If director Dan Trachtenberg took a back-to-basics approach to the franchise with 2022’s Prey, then Predator: Badlands does the opposite of that. Skirting dangerously close to where they lost us with 2010’s Predators, this stand-alone prequel follows a tough yet out-of-their-depth badass struggling to survive on a remote planet – the most dangerous planet in the universe, to be precise. The difference this time? Dek (Dimitrius Koloamatangi) is a young Yautja, out to prove himself by hunting the biggest, baddest creature he can find.

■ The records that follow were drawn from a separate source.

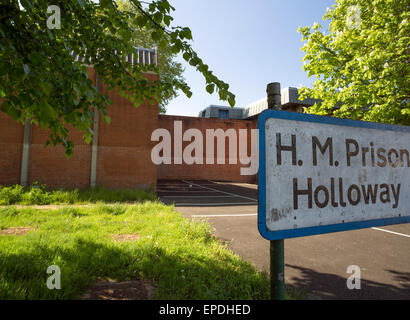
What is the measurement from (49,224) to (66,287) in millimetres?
3118

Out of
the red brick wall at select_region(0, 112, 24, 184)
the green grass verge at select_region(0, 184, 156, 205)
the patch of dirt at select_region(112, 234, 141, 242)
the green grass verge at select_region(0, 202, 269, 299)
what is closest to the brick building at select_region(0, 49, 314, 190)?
the red brick wall at select_region(0, 112, 24, 184)

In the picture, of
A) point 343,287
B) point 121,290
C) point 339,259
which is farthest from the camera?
point 339,259

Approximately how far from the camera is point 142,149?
11.7m

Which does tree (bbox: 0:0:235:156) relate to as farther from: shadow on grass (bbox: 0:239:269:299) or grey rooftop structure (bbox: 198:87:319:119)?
grey rooftop structure (bbox: 198:87:319:119)

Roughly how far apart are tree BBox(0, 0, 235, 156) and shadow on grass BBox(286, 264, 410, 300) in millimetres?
2520

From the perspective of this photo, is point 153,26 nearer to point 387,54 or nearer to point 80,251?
point 80,251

While Trachtenberg could have coasted off the success of Prey, delivering another period Predator film (which the animated anthology Hunter of Killers did plenty of anyway), Badlands once again reinvents the wheel, in the franchise’s first Yautja-centric entry. It almost doesn’t need chirpy android Thia (Elle Fanning), although we’re glad she’s there. Giving the series its first buddy comedy is an inspired move, and Fanning is a delight as Dek’s blabbermouth companion. She and Dek have wonderful chemistry, and the story is a clever riff on Naru’s coming-of-age arc in the previous film. You’d never think a Predator could be particularly emotive, but Koloamatangi gives a tremendous performance as the firebrand Yautja, blending CGI and prosthetics in a way that looks and works far better than the trailers might have you believe.
Some of the more cutesy comic moments might rub the Predator faithful the wrong way (hey, at least its not 2018’s The Predator), but Trachtenberg and co-writer Patrick Aison are successful in blending this with big, bombastic action and surprisingly emotional character beats. Once again, they’re resist the urge to lean too hard into the “get to the choppa” schtick, but there are some intriguing connections to a wider universe which feel more organic to the plot than you might expect from the sixth, eighth or ninth (depending on where you count Alien crossovers and an animated tie-ins) entry in a long-running series.
A bold action film with charm, grace and a strong emotional throughline, Badlands is perhaps the most human Predator yet. Not bad, considering there’s not a single one in the whole film.